Crimes sexuels présumés : Steeve Guillemette recouvre sa liberté

Accusé en lien avec différentes infractions à caractère sexuel, le Victoriavillois Steeve Guillemette, qui s’était récemment retrouvé de nouveau derrière les barreaux en raison de nouvelles accusations, peut recouvrer sa liberté moyennant son engagement à respecter une pléiade de conditions.

C’est ce qui a été décidé, jeudi avant-midi, lors d’une audience virtuelle présidée par la juge Dominique Slater de la Cour du Québec.

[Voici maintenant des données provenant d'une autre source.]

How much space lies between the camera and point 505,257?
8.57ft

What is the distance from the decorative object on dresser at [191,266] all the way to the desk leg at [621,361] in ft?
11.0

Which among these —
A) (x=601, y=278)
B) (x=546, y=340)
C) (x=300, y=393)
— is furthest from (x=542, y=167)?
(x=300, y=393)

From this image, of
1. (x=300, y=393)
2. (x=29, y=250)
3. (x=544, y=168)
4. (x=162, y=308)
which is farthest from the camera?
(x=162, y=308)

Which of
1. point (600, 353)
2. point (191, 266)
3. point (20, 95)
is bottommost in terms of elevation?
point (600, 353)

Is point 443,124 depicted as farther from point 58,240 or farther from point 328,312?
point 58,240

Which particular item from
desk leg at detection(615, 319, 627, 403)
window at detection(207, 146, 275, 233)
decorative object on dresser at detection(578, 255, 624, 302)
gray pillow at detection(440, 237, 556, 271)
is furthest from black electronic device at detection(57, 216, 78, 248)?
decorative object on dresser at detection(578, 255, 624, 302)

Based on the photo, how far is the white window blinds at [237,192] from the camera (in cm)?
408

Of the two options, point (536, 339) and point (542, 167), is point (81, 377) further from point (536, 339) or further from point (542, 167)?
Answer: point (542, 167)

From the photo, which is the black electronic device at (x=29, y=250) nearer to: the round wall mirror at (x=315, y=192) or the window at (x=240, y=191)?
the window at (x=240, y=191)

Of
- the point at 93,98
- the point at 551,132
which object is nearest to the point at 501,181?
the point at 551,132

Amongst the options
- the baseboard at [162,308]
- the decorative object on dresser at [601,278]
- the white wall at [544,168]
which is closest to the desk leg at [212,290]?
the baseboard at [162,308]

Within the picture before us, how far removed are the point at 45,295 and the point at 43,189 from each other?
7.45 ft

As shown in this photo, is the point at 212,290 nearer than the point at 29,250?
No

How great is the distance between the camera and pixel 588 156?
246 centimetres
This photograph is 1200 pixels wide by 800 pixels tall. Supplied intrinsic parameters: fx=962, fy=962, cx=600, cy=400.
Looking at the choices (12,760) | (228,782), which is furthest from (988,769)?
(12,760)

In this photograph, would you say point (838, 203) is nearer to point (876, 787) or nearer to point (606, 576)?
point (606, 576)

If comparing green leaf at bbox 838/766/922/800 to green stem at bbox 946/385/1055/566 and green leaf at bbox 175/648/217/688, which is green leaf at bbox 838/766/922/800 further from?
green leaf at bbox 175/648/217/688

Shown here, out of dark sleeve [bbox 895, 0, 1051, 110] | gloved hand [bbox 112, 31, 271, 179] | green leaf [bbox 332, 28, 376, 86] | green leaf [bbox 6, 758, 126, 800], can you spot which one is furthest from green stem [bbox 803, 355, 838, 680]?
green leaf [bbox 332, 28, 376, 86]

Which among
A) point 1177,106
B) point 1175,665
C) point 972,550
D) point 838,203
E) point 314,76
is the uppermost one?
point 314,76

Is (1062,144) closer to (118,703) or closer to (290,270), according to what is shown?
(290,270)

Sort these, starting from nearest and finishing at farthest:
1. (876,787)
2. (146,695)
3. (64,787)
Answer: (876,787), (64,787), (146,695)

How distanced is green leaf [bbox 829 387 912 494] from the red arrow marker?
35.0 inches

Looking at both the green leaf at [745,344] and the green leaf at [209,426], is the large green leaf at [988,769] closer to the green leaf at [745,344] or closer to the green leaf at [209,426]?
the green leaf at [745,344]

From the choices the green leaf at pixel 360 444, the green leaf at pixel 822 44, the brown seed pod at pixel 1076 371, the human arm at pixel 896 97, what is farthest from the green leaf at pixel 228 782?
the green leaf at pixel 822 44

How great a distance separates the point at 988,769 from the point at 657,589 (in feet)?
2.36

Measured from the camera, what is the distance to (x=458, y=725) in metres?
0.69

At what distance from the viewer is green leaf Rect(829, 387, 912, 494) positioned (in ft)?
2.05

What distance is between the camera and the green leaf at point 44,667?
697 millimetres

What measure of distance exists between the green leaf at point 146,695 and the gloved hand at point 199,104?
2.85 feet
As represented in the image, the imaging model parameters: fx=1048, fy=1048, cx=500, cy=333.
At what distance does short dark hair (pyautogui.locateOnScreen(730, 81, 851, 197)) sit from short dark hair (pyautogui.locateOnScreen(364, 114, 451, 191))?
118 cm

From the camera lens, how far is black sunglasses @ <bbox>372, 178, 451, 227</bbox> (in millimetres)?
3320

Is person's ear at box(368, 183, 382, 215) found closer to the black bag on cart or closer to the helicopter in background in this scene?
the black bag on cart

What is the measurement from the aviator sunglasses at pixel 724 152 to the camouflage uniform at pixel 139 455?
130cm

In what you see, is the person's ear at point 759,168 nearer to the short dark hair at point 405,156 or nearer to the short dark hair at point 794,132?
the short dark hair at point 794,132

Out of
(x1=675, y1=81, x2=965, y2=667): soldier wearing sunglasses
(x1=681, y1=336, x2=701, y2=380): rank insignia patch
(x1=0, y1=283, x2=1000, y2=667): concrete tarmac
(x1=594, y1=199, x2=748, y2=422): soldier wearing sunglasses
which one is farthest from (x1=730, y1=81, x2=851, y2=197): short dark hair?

Quatre nouvelles accusations de leurre et d’omission de se conformer à des conditions d’une ordonnance de mise en liberté ont été déposés le 20 mai et le 1er juin, ce qui porte à 11 le nombre de chefs d’accusation.

L’homme de 45 ans fait face à des accusations de leurre, de contacts sexuels, d’incitation à de tels contacts, de possession de pornographie juvénile et d’avoir accédé à un tel contenu et d’omission de se conformer à des conditions d’une ordonnance de mise en liberté.

Les infractions reprochées seraient survenues entre 2013 et 2024. Steeve Guillemette peut reprendre sa liberté, mais il devra déposer comme caution un montant de 1000 $.

Sa mère s’en porte aussi garant avec un engagement sans dépôt de 500 $, montant qui pourrait lui être confisqué si son fils contrevient à une seule des nombreuses conditions qui lui sont imposées.

Le Victoriavillois devra se rapporter par téléphone deux fois par mois aux policiers de la Sûreté du Québec du poste de la MRC d’Arthabaska. Il lui sera interdit de communiquer avec deux plaignants, de se retrouver à leur domicile, leur lieu de travail ou d’études.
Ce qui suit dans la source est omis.